Stored records

═══

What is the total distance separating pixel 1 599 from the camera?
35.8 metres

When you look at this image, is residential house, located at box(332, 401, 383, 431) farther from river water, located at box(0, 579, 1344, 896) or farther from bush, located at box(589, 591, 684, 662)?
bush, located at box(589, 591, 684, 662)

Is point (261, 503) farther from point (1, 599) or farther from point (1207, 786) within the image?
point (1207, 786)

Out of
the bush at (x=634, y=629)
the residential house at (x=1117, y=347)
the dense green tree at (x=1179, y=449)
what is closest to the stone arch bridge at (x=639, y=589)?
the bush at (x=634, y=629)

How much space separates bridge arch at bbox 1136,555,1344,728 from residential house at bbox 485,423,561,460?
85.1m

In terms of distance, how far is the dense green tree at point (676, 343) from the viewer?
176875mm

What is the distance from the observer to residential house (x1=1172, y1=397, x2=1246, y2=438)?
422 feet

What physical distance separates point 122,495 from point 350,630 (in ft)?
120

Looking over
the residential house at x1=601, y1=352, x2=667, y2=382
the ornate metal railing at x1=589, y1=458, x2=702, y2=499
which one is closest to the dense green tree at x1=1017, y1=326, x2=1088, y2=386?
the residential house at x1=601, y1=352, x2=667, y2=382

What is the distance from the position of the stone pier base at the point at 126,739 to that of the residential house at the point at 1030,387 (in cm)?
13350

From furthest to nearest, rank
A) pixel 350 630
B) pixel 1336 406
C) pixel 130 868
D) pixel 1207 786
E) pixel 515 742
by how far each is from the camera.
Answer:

═══

Problem description
Return verbatim the stretch of rows from the line containing "From furthest to nearest, rank" through the end of the rows.

Output
From furthest to nearest, rank
A) pixel 350 630
B) pixel 1336 406
C) pixel 130 868
D) pixel 1207 786
E) pixel 515 742
by how far each is from the camera.
Answer:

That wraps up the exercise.